SOURCE TEXT:
>> Start
How to become a Chinese-English translator and what it’s like being one
This interview is built on questions submitted by readers through Facebook, Twitter and as responses to my weekly newsletter. It wasn’t possible to include all questions, but I have made sure to ask the most common ones. I have also edited and combined various questions to make the interview flow better.
Before we start the interview, I’d like to address two things. First, translation and interpretation are two different activities and while both require advanced levels in both languages, the requirements and skills involved are quite different. This article is about translation.
Second, most translators translate into their native language from other languages. This is of course because it’s much easier to understand a language well than it is to express yourself in that language. While there certainly are exceptions, reaching a a proficiency level in Chinese advanced enough to translate into Chinese would be orders of magnitudes harder than doing it the other way around.
As the title implies, this interview is separated into two parts, one about becoming a translator and one about what it’s like working as one.
Becoming a Chinese-English translator
Let’s start with the most common question I received from readers. How good do you need to be before you consider becoming a translator? How do I know when I’m ready?
Ideally, you should have very good reading comprehension skills in the language you are translating from, and a native command of the language you are translating into. By “very good” I mean you can read a variety of texts – books, newspapers, magazines, etc – without having to look up a dictionary very often.
For learners of Chinese, it takes about ten years to get this level, maybe eight years for very dedicated learners. It takes this long because you have to learn two languages at the same time: the language of reading and writing (Chinese characters) and the language of speaking and listening (Mandarin, for most people). They are two completely different linguistic systems that share very little vocabulary with European languages.
I know of two exams that attempt to measure this level of proficiency – HSK-6 and the NAATI Professional Translation Exam. However, having taken and passed both of these, I would say neither is an accurate representation of the skills required to be professional translator. So it’s really up to you to assess your own level and whether you would be confident taking on translation jobs.
Okay, how should one study to reach this level? What tools and resources are available?
People talk about many different approaches to language learning, but in my view, it’s actually quite simple. To improve a skill, you just need to practice, every day, over a long period of time, and slowly but surely you will make progress.
With translating, the most important thing is your ability to understand a wide range of texts. So read as much as you can. Take plenty of notes. And always be curious about how different words and expressions can be translated. Better yet, you can practice translating by yourself, and then get some feedback from people you know.
Are there some skills that are less important? How about writing Chinese characters by hand?
Since most translators of Chinese whose native language is English only translate into English, the ability to write Chinese characters by hand is not important at all. And even if you were translating into Chinese, you would almost never write by hand, unless perhaps in a translation exam. That being said, I am a big advocate for the benefits of learning how to write Chinese characters for all students of Chinese. But that’s a whole other topic.
Any advice for intermediate students aspiring to become translators?
Don’t be put off by anyone who says you’re not good enough to be a translator! It’s probably a generalisation, but in my experience translators tend to have, let’s just say, interesting personalities – some can be rude, arrogant or intimidating. If you can find a translator who can support you as a kind of mentor, that’s great, but if not, that’s OK too, because you can still make a lot of progress on your own.
>> End
INFORMATION SHOWN:
>> Start
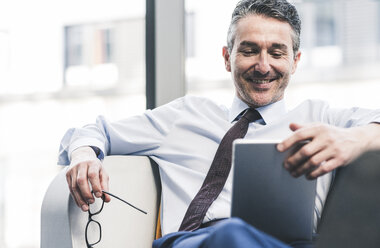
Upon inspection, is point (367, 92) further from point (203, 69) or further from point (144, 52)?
point (144, 52)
>> End
OBJECTIVE 1: According to the interview on becoming a Chinese-English translator, which two exams attempt to measure the proficiency level needed for translation?
OBJECTIVE 2: Pick up the interview on becoming a Chinese-English translator right after its last sentence and write the next few paragraphs.

REPLY 1: HSK-6 and the NAATI Professional Translation Exam.

REPLY 2:
Also, if you dream of one day becoming a translator but you feel your language level is not quite there yet, don’t give up. I remember when I first started my Master’s in Translation Studies my Chinese was no where near the level it needed to be to start professional translating, but that didn’t stop me from enrolling – in fact, it pushed me to work even harder. If I hadn’t have taken that first step, I would not be at the level I am today.
What if my communication skill is already advanced, what should I practice to become a translator?
If your reading comprehension skills are already at a high level, you should start taking on jobs. Network with as many people as you can and let them know that you are a translator and are looking for work. You can also sign up to agencies and see how much work they can offer you. There’s no practice like the kind you get from real projects. Just don’t say yes to a job that is beyond your abilities, as you may find yourself in hot water if you mistranslate something.
Do I have to take formal translation courses or certifications to work as a translator?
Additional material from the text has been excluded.